Exercices:
1. Dans le passage source, quel film de la période hollandaise de Verhoeven est présenté comme un cauchemar schizophrénique ?
2. Traduisez en anglais la phrase suivante du passage source : « Chacun de ses films est en phase avec la période pendant laquelle il est diffusé. »

Passage source:
※

De la comédie de mœurs (Business is business) au film d’aventures historique (Soldier of orange), en passant par le drame sur fond de libération sexuelle (Turkish delight) jusqu’au cauchemar schizophrénique (Le Quatrième Homme), il y a dans cette période hollandaise de quoi faire le lien avec les futurs films américains du réalisateur.

Car si on veut raccourcir en disant que la carrière de Verhoeven peut se résumer à une étude des mœurs sexuelles à travers les âges, on prend surtout conscience du fait que le cinéma de Verhoeven est bien plus que cela : c’est le reflet d’une époque. Chacun de ses films est en phase avec la période pendant laquelle il est diffusé. Que Turkish delight soit sa vision de l’émancipation de la femme, ou Katie Tippel, sa réaction anticapitaliste, certes… Mais ils montrent en premier lieu une vraie faculté de regard doublée d’une réelle intelligence et d’une solide culture que son savoir-faire de conteur (les histoires chez Verhoeven, avant le discours, se suffisent d’abord à elles-mêmes) ne fait qu’exacerber au travers du cinéma.

※

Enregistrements
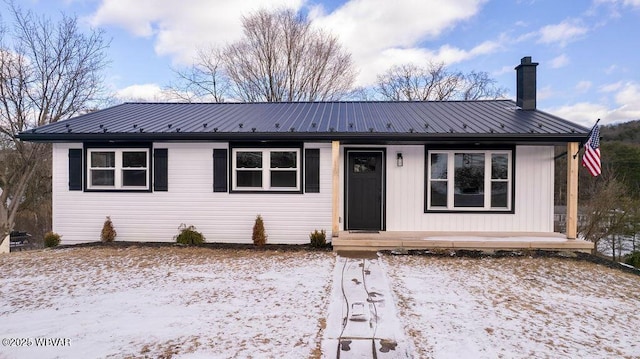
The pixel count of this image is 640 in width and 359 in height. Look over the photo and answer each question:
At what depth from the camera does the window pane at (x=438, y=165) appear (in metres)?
7.71

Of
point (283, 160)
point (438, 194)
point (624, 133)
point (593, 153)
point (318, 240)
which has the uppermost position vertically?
point (624, 133)

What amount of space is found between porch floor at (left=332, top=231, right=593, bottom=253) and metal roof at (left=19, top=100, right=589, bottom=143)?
212 cm

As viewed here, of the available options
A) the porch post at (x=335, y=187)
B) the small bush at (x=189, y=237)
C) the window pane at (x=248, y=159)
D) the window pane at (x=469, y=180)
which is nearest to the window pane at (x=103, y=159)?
the small bush at (x=189, y=237)

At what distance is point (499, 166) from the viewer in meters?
7.68

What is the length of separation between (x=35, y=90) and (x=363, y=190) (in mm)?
16638

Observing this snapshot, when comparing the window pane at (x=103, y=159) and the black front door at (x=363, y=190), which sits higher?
the window pane at (x=103, y=159)

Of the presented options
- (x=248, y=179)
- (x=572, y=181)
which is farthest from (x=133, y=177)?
(x=572, y=181)

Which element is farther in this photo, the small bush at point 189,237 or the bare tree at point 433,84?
the bare tree at point 433,84

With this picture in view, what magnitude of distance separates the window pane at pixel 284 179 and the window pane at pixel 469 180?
385cm

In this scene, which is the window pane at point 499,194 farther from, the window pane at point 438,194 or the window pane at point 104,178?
the window pane at point 104,178

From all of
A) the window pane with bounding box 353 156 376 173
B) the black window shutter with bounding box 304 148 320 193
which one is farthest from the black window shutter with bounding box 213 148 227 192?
the window pane with bounding box 353 156 376 173

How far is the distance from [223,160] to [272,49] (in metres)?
15.8

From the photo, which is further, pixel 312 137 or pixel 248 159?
pixel 248 159

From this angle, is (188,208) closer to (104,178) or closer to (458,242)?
(104,178)
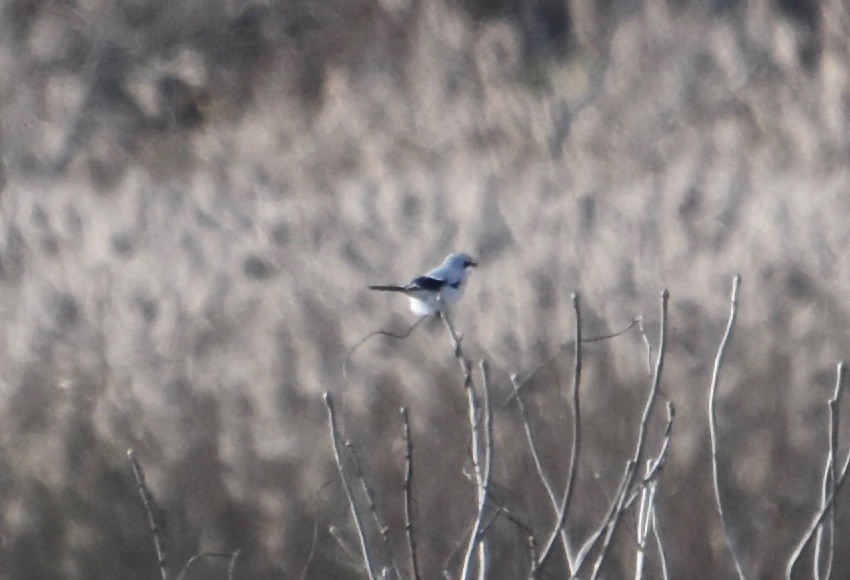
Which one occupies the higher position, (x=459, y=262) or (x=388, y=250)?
(x=459, y=262)

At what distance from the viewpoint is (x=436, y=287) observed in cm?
468

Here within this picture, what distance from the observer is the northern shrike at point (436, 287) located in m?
4.66

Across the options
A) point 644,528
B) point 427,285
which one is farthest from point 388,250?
point 644,528

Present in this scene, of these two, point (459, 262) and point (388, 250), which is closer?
point (459, 262)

※

Corrigés détaillés:
1. Le Quatrième Homme.

2. Each of his films is in step with the period in which it is released.